Letting Go is one of the most important decisions one has to make in life. It can come very easy for me and I realize that it has been one of my greatest enemies. Since letting go reflects an inner resolve, it is very often misunderstood as you are giving up or turning your back.
Tomorrow can be a very frightening experience when our life has been filled with memories of past hurt and pain. It is very hard to believe in your own self to accept who you are and to understand what you portray to the rest of the world. It is easy to lose trust even if you spend years building it up; the mere fact that your "life acts" were inconsistent with your "life talks" can send shivers down the spine of anyone. Too often my life has done so and many people who are close to me are left to wonder: what next is he gonna do.
The challenge lies in being more integrated so that in the act of letting go you remain committed, you remain true while letting go of your EGO, your need for CONTROL of anything and anyone in particular, to rid self of the SELFISH motives and inclinations. As one would say you need to get rid of the crap that you allow to build up inside which always fronts you as garbage left unattended but spills out on an unsuspecting friend or neighbor.
So I am opening myself today to the possibility of laughter of really letting go while being filled with integrity, respect and love. It is about being honest that your past has been a reflection of what you are capable of tomorrow and that you should not be surprised that others we see such reflection and be afraid or move away from me. So too there are some actions that I know that I must struggle with that require a simple effort. I must learn not to be too ready: to impress, to flaunt responsibilities, to give impressions that I care and not follow through and more so to stop being so serious with life...to let go and laugh at life and to have fun rather than being so stiff, so uptight, so unavailable to those who love you and those you love.

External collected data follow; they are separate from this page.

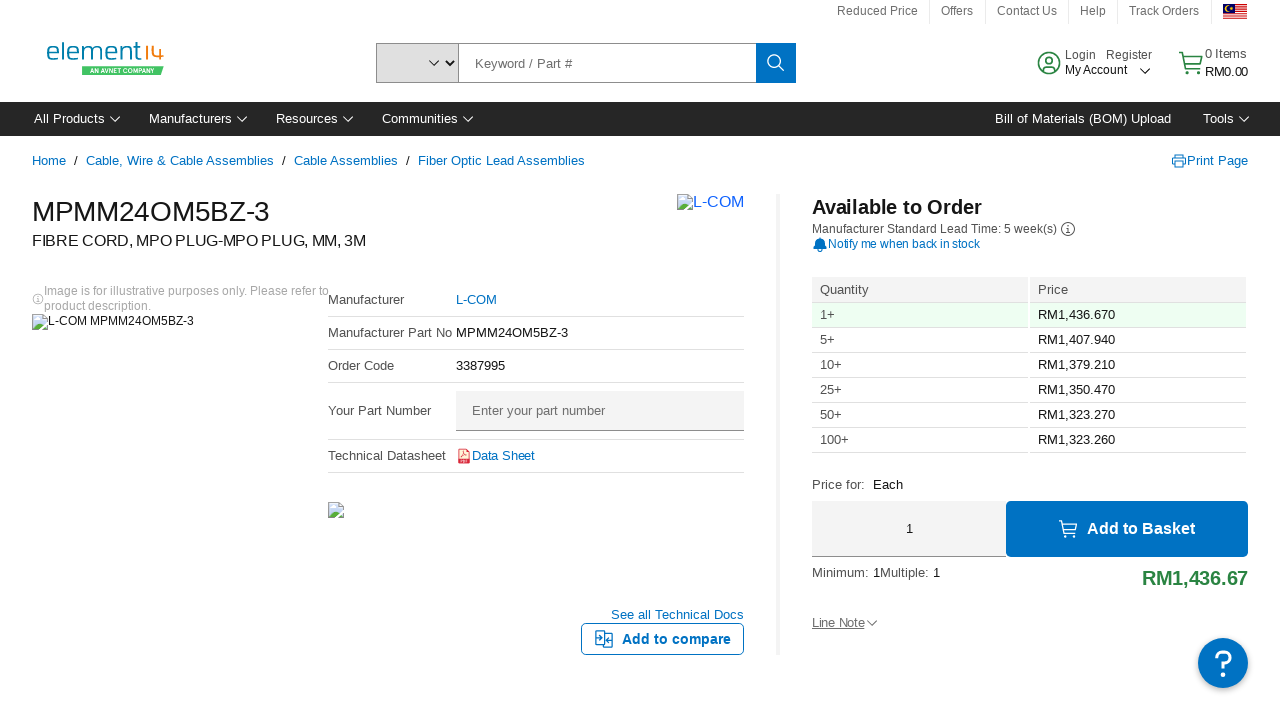

--- FILE ---
content_type: application/x-javascript;charset=utf-8
request_url: https://smetrics.element14.com/id?d_visid_ver=5.5.0&d_fieldgroup=A&mcorgid=106315F354E6D5430A4C98A4%40AdobeOrg&mid=09121929777414367039207998655535838670&ts=1768922912205
body_size: -40
content:
{"mid":"09121929777414367039207998655535838670"}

Yes it is this main reason why I am always sending the wrong message....I never take time out to really listen although am capable, I never allowed the sound of the inner cry of that person to penetrate my inner self because I figure it would in advance and I bring up a defense particularly by doing the usual: letting go, basically isolating them, alienating them in the process. Am hard on people and I make it an excuse for being frank or forward and very often think an always right. I have made so many lives miserable yet am equally capable of bringing joy to the life of many. I fail often to do the right thing and end up making bad decisions in the process causing avoidable excruciating pain....
Teach me Lord that as I journey through this current experience, this stage of my life, that I will be able to let go not of the hurt coming across, not of the challenge of responding to others in need, not of the pain that I feel when others close to me share their pain and certainly not of love just because it seem that I am wrong or its does not appear as I may desire.....

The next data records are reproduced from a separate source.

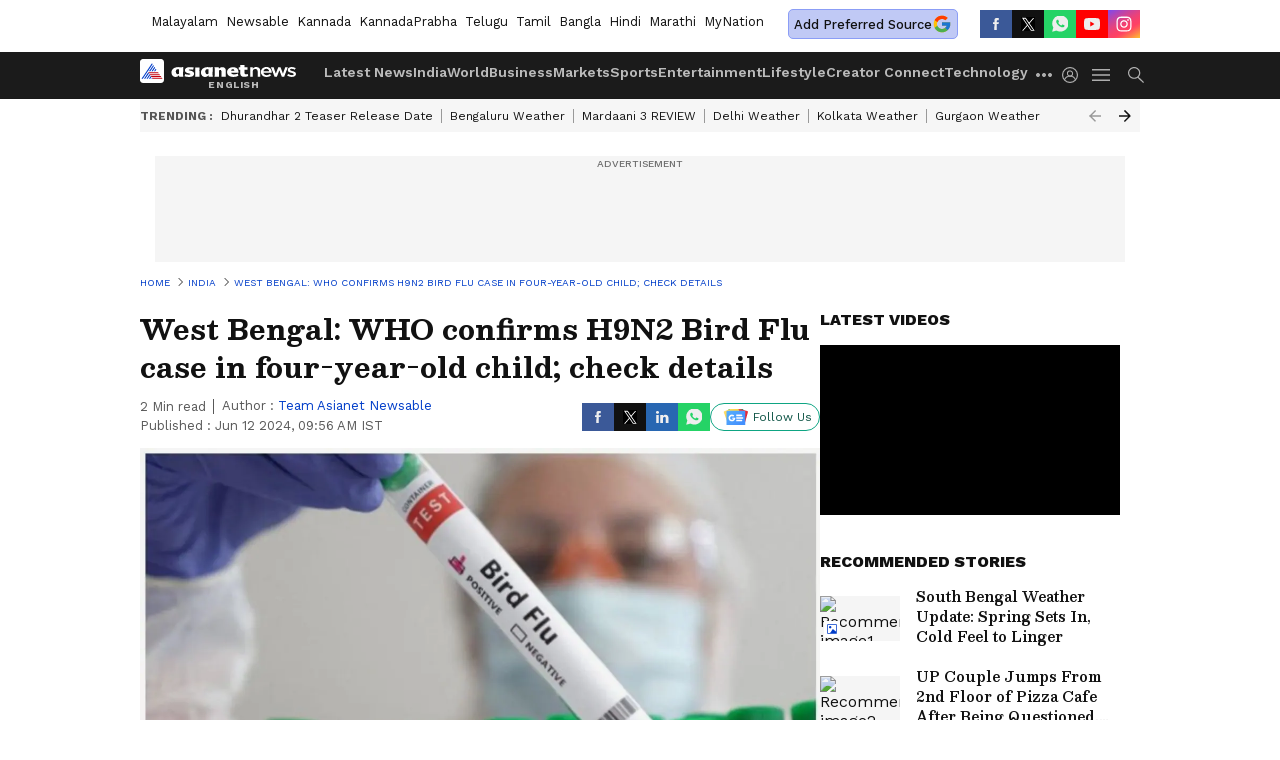

--- FILE ---
content_type: text/html; charset=utf-8
request_url: https://www.google.com/recaptcha/api2/aframe
body_size: 268
content:
<!DOCTYPE HTML><html><head><meta http-equiv="content-type" content="text/html; charset=UTF-8"></head><body><script nonce="m50GX_B74j5U0eoNzIpCEw">/** Anti-fraud and anti-abuse applications only. See google.com/recaptcha */ try{var clients={'sodar':'https://pagead2.googlesyndication.com/pagead/sodar?'};window.addEventListener("message",function(a){try{if(a.source===window.parent){var b=JSON.parse(a.data);var c=clients[b['id']];if(c){var d=document.createElement('img');d.src=c+b['params']+'&rc='+(localStorage.getItem("rc::a")?sessionStorage.getItem("rc::b"):"");window.document.body.appendChild(d);sessionStorage.setItem("rc::e",parseInt(sessionStorage.getItem("rc::e")||0)+1);localStorage.setItem("rc::h",'1769680572457');}}}catch(b){}});window.parent.postMessage("_grecaptcha_ready", "*");}catch(b){}</script></body></html>

--- FILE ---
content_type: application/javascript; charset=utf-8
request_url: https://fundingchoicesmessages.google.com/f/AGSKWxVBvGyk1HDSoqKjF3puCbTS3z-r5x8F70KZtAx7OjwW_sWT_C8dr28oi-m4RbguUFKhoMWqA6VvMTToccJg-Fdwrg7FZkHjU1_9_gxA8Vq-8PElgQoomjHLKSa3_xuO3CdyTvKYdpQYw4g9ai9DyyvxwIpk_xlpAiwkIFox-u1u1WHkgecvfeO3Quv3/_/AdSpace160x60./OAS/show?/logo-ads./jcorner.php?partner=_ads2.
body_size: -1285
content:
window['6509c492-2ccc-4fe7-b2df-5a7219945a21'] = true;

Teach me Lord instead to Let Go and let you heal those who were and are being hurt through me, let my life which once carried your touch be illuminated again, burning brightly in being available for those in need of your love, your warmth, your embrace.

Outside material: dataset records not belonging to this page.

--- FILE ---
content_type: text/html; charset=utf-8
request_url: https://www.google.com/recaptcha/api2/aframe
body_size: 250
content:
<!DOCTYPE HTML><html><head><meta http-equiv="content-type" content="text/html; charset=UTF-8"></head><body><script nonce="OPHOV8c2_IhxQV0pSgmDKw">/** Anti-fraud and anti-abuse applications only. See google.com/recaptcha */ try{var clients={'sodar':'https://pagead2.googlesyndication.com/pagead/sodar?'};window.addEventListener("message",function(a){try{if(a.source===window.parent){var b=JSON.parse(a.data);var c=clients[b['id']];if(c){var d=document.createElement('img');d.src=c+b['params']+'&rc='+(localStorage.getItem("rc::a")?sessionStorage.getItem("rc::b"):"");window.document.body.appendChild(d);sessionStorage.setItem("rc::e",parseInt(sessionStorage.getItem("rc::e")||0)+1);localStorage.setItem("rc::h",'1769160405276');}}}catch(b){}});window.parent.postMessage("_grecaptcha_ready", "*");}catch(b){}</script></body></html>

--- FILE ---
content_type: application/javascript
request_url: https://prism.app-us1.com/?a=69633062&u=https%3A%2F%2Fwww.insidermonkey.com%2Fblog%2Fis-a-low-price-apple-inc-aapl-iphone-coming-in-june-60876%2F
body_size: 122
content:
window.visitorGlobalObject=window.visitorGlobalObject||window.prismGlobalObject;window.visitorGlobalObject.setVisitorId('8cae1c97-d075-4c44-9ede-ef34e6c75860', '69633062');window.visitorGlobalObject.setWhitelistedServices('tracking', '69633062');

Let me be without so that others may have, let my sacrifice be an obligation to be like you to Love and not look for love in return.
Let me let go of my need to be appreciated, to be recognized, to be given gratitude, let me let go of my own hidden and selfish pride and most of all dear Lord I ask that you let me let go of my need to be judgmental, my defenses for fear of rejection, and my so ready to be talkative mode...
Let me let go of those countless empty words like what I have all written now...and be a beckon to act it out in real and practical ways, never be so inclined to count the cost rather than trust that you have provided in the past and will do much better in the future....that you hold today in your loving and caring palms.
Let me become Lord rather than always wanting to do.....Let me let go .....yes Lord, Let me let go and instead filled my heart with laughter so that those around me will experience what it is to be free!